_What to do_
Answer these questions from the passage on dark fantasy below.
(a) What single word does the passage give as the definition of dark fantasy?
(b) In Lovecraft, what is the only hope that remains, according to the passage?
(c) Which three characters does the passage name as never truly recovering after being touched by evil?

_Passage_
What distinguishes dark fantasy from 'regular' fantasy?  There are a lot of viable answers to this question, but two specific criteria keep coming to mind for me, in part because of that vitriolic article last month and its bizarre claim that dark fantasy was a modern tradition, divorced from the Tolkien-and-Howard roots of 20th Century Fantasy.  As a brief aside, getting away from those roots is by no means a bad thing in my book -- I'm re-reading Lord of the Rings right now and wincing every time I realize that the racism is far more ingrained and explicit than I remembered... but I think that dark fantasy owes as much to Tolkien as it does to Lovecraft.

What defines dark fantasy?  In a word:  fear.  Much dark fantasy treads the line between fantasy and horror, because it lingers on trauma, on human weakness, on evil so powerful or pervasive that characters have a hard time imagining victory.  Heroes in dark fantasy do not typically spend a lot of time feeling capable, confident,  or virtuous, but instead question their decisions, shy from violence, and dread the next chapter as much as the reader.  By dwelling on fear, there's less glamour in the conflict, and rather than making the reader feel uplifted by kinship with something great and triumphant, the narrative connects by letting the reader identify with fallible, human heroes, with the same sorts of foibles, doubts, and weaknesses they experience themselves.  And the victory in the end is often the more exultant as a result of how viscerally each raising of the stakes feels to the frightened reader-hero duet. 

In Lovecraft, the horror comes from a universe that is at best indifferent to mankind, and at worst actively malignant and hostile.  No cavalry rides to the rescue, no purity remains unstained, there is nothing worth fighting for, no hope of escape or triumph but only of delay, of temporary refuge.  That's pretty damn scary. 

But Tolkien doesn't pull punches either.  The armies of Mordor are countless, and no military victory can realistically be achieved.  It is said, explicitly, that all stories of Middle Earth are sad stories, because magic is fading from the world -- the elves, who in many ways represent transcendant, almost angelic forces of good, are leaving, or diminishing.  There is no going back to the good old days, and even the Shire is threatened in the end by the spectre of industrialization, its peaceful pastoral atmosphere marred.  Frodo fails, as anyone who bore the ring for long would fail.  The mere presence of the Nazgul terrifies people and animals alike, to the point of fainting, physical illness, temporary madness.  There is a lot to be scared of in these pages.  And in the end, while the powers of darkness may be defeated, there is the notion -- from Morgoth to Sauron to Saruman, from the great to the petty -- that inevitable progress itself is an enemy, and the grandiose patterns of evil, even once banished, will be repeated on a smaller scale, in more petty ways.  Those touched by evil -- Frodo, Bilbo, even Sam -- never truly recover, not for years after, and in the end they, too, must flee the world itself to find peace and healing in the otherworldly West.

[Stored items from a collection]

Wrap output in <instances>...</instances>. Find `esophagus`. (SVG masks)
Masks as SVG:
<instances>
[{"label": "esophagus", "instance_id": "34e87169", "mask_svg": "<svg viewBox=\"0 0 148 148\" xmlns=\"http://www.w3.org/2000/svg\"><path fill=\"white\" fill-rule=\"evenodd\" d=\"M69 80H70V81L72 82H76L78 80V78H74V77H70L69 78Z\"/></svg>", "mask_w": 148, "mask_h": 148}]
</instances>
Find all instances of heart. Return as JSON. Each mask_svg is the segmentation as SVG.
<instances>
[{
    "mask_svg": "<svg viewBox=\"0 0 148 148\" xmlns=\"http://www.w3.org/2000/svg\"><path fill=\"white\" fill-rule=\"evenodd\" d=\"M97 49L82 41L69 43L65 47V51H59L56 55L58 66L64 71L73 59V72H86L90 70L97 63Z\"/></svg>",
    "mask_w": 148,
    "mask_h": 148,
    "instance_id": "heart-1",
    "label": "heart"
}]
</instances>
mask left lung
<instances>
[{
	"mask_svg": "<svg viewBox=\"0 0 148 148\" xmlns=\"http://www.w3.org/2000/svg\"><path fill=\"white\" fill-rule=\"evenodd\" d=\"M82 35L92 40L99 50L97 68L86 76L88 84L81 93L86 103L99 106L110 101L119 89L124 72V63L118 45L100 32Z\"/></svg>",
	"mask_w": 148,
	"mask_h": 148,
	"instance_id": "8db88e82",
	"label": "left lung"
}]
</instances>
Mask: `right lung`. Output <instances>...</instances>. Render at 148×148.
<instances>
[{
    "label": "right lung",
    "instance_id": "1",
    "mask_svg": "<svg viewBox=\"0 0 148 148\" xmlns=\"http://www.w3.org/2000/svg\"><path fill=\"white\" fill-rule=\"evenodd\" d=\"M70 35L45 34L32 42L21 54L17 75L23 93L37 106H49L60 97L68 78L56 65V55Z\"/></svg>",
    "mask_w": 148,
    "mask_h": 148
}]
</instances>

_Solution to the exercise_
(a) Fear.
(b) Only the hope of delay, of temporary refuge.
(c) Frodo, Bilbo, and Sam.